Radiotherapy-induced arterial damage was first described in 1899.1 Studies show that arterial occlusion is rare and can develop many years after radiotherapy, intervals ranging from 4 to 44 years after treatment.2 It is notable that advanced local occlusion can be present without any signs of arterial damage in other large arteries. Arterial occlusion in the irradiated area, with sparing of the non-radiated areas, is highly suggestive of radiotherapy-induced arterial occlusion. The pathogenesis of radiotherapy-induced arterial stenosis is similar to that of accelerated atherosclerosis and can be seen in young patients many years after radiotherapy.3
Early revascularisation is important to prevent bowel ischaemia. Most patients with coronary or femoral occlusion after radiotherapy show slowly progressive nonspecific symptoms.5 When found early, revascularisation is successful in most cases.5 Intervention can be difficult, due to fibrotic changes and a slow recovery of the vessel wall in the radiated area. Surgical intervention of arterial occlusion is often complicated due to early re-occlusion. Stenting of the artery can be challenging, but seems the appropriate and preferable treatment of radiation-induced arterial occlusion.6


CONCLUSION

Although arterial occlusion is rarely seen as a result of radiotherapy, it can be a serious and potentially lethal complication. It needs to be stressed that although other diseases may be distracting, it is important to be certain of the full medical history of the patient to prevent early mortality in young patients who have undergone radiotherapy.


DISCLOSURES

All authors declare no conflict of interest.


REFERENCES

  1. Gassmann A. Zur histologie der Roentgenulcer.
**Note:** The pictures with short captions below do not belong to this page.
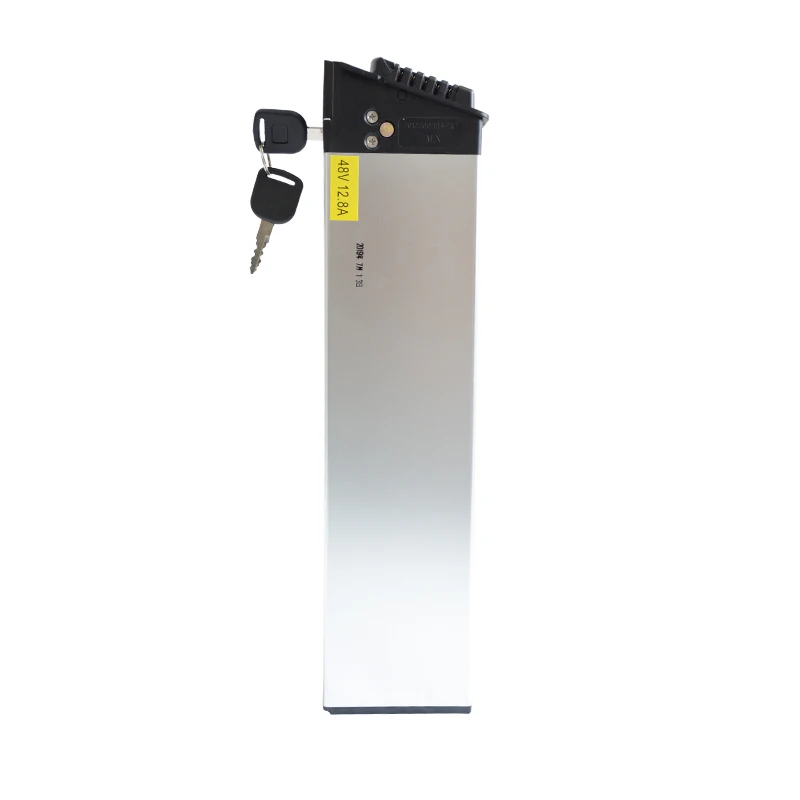 High Power 48 V 12.8AH Electric bicycle battery E-bike battery 48 volt lithium battery MX01 Electric bike built-in battery
High Power 48 V 12.8AH Electric bicycle battery E-bike battery 48 volt lithium battery MX01 Electric bike built-in battery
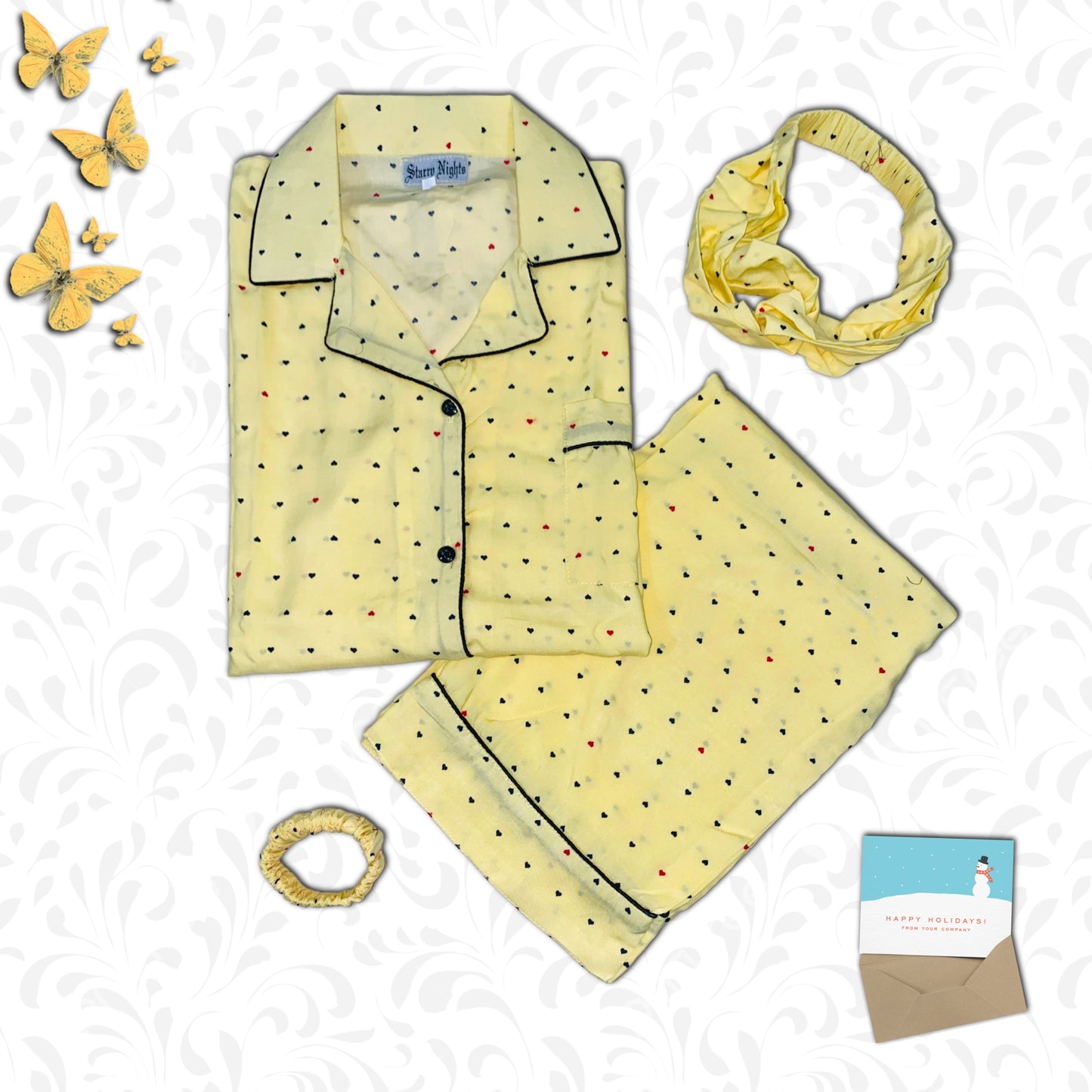 Linen 2pc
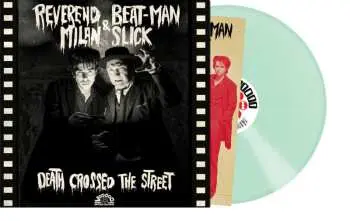 LP Reverend Beat-Man: Death Crossed The Street CLR | LTD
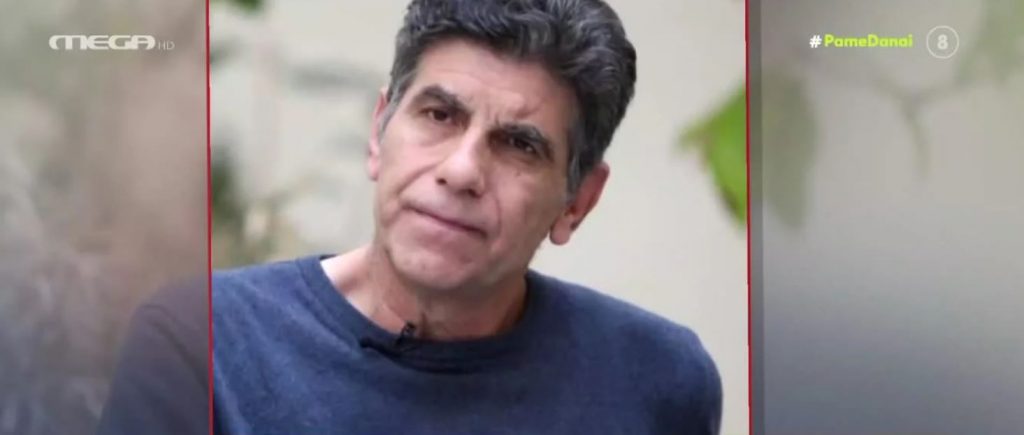 Γιάννης Μπέζος – «Έχω εμβολιαστεί πλήρως, έχω γίνει σα νερατζιά από τα εμβόλια»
Ann Intern Med. 1899:199-211. 
  2. Scott AS, Parr LA, Johnstone PA. Risk of cerebrovascular events after neck and supraclavicular radiotherapy: a systematic review. Radiother Oncol. 2009;90:163-5. 
  3. Jurado JA, Bashir R, Burket MW. Radiation-induced peripheral artery disease. Cathet Cardiovasc Interv. 2008;72:563-8. 
  4. Piedbois P, Becquemin JP, Blanc I, et al. Arterial occlusive disease after radiotherapy: a report of fourteen cases. Radiother Oncol. 1990;17:133-40. 
  5. Melliere D, Desgranges P, Berrahal D, et al. [Radiation-induced aorto-iliofemoral arterial arteritis. Mediocrity of the long-term results after conventional surgery]. J Mal Vasc. 2000;25:332-5. 
  6. Hassen-Khodja R, Kieffer E. Radiotherapy-induced supra-aortic trunk disease: early and long-term results of surgical and endovascular reconstruction. J Vasc Surg. 2004;40:254-61.